Posologia dei fiori di Bach | Gentian

I metodi di estrazione sono due: quello del sole e quello della bollitura. La raccolta dei fiori è la stessa, si fa con i rametti della stessa pianta, evitando di toccare i fiori con le mani per non contaminarli energeticamente.
Per il metodo del sole i fiori vanno posti in una vaschetta di vetro sterile, piena di acqua di fonte e posta ai piedi della pianta stessa, dove resteranno fino a che i petali inizieranno a mostrare i primi segni di marcescenza.

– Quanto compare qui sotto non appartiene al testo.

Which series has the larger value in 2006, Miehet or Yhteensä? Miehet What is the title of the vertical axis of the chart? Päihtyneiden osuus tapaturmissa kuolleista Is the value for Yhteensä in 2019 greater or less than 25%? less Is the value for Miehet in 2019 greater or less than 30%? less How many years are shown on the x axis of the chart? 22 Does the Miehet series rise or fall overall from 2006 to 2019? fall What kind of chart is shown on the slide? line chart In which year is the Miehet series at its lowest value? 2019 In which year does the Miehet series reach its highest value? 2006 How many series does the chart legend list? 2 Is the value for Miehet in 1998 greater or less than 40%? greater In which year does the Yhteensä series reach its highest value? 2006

Per l’estrazione con il metodo della bollitura (che si usa per i fiori legnosi, o nei mesi dell’anno in cui il sole non arriva con il suo massimo vigore) i fiori vanno invece posti in contenitori di coccio e bolliti con fuoco a legna per circa mezzora.
Con questi procedimenti si ottiene l’estratto base, che viene versato in piccoli contenitori di vetro (stock bottle) a cui si aggiunge come conservate alcol a circa 42 gradi (in genere cognac), in misura variabile dal 30 al 50 %, o anche meno.

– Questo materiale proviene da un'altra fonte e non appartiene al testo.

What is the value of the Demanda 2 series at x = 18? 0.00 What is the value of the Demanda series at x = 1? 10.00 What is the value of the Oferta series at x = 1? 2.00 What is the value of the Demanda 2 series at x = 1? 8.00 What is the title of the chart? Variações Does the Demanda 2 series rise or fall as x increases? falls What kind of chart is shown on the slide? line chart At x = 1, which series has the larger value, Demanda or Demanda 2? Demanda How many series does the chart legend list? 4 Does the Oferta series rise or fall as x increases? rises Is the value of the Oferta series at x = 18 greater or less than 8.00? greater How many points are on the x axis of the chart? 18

Da questo momento il rimedio è pronto per essere somministrato, dopo essere stato diluito in dose infinitesimale (nota.1), nella ragione di poche gocce, in genere due per rimedio, in boccettine da 20 o 30 ml, che a loro volta devono contenere acqua pura addizionata di un 30 o 50 % di alcol, o anche meno se il rimedio non si deve conservare a lungo.

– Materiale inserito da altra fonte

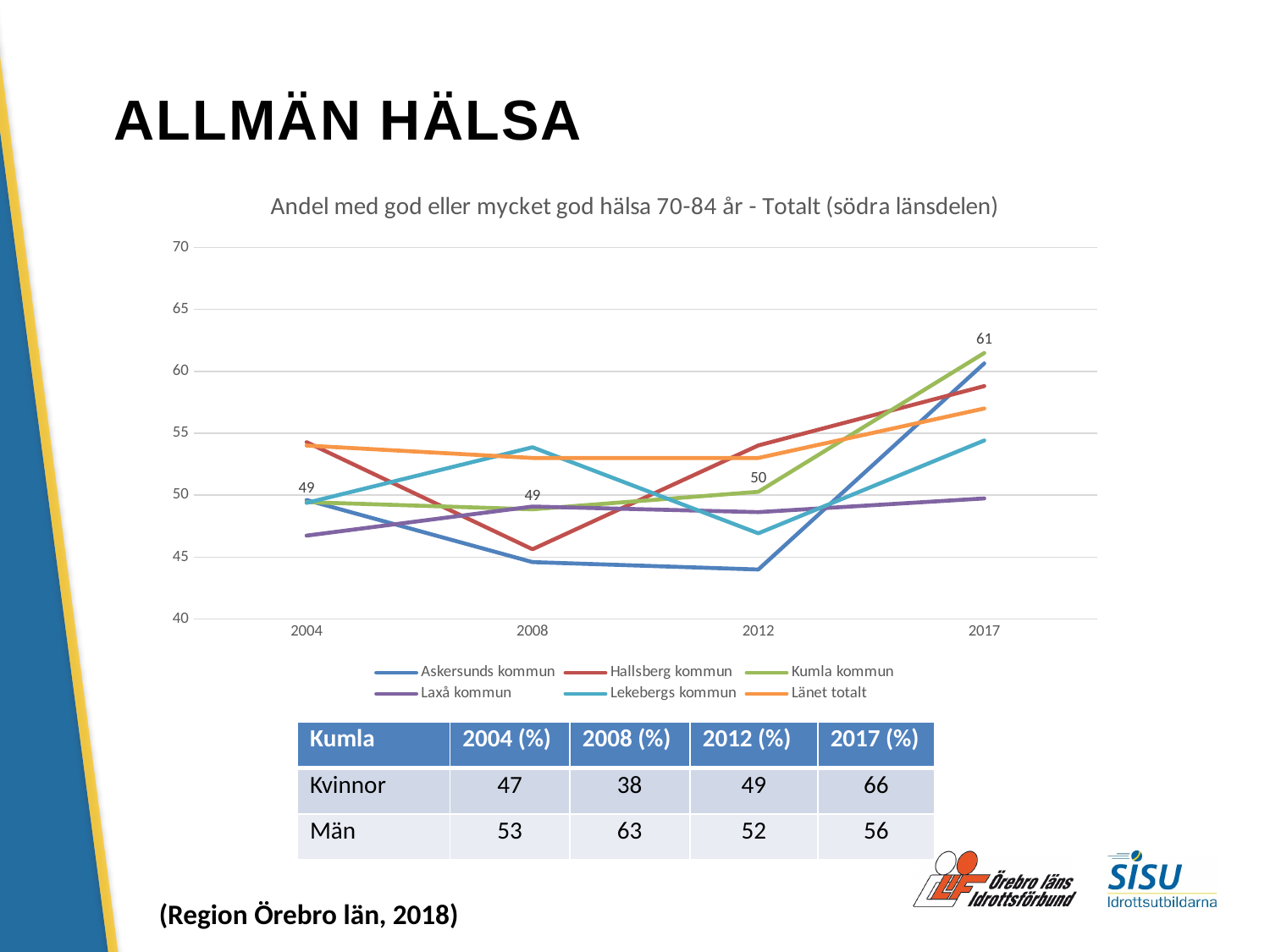
What kind of chart is shown on the slide? line chart Is the value for Hallsberg kommun in 2008 greater or less than 50? less What is the value for Kumla kommun in 2017? 61 How many series does the legend list? 6 By how much did the value for Kumla kommun increase from 2012 to 2017? 11 What is the value for Kumla kommun in 2012? 50 Does the value for Kumla kommun rise or fall between 2012 and 2017? rise Which is larger for Kumla kommun: the value in 2004 or the value in 2017? 2017 What is the value for Kumla kommun in 2004? 49 How many years are shown on the x axis? 4 What is the title of the chart? Andel med god eller mycket god hälsa 70-84 år - Totalt (södra länsdelen) Which series has the lowest value in 2017? Laxå kommun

Assunzione dei fiori di Bach

Le gocce vanno assunte lontano dai pasti, almeno 15 minuti prima e 30/40 minuti dopo aver mangiato.
Le dosi consigliate da Bach sono di circa 4 gocce 4 volte al giorno, da somministrare sotto la lingua (sub linguali). Se ritenuto necessario, in caso di crisi acute, si può arrivare anche a 6 e più assunzioni giornaliere.
Per i bambini e le persone con problemi alcol correlati è bene utilizzare come conservante l’aceto di mele invece del cognac o di altro alcolico.
La cura va proseguita fino alla cessazione dei sintomi, e la frequenza di assunzione va gradatamente diminuita, man mano che i sintomi regrediscono.

nota 1. Nella dottrina omeopatica viene così definita una diluizione in cui non sia più rintracciabile chimicamente la sostanza base da cui si è partiti. L’azione diventa così energetica (elettromagnetica) e non più solo chimica come nella medicina allopatica.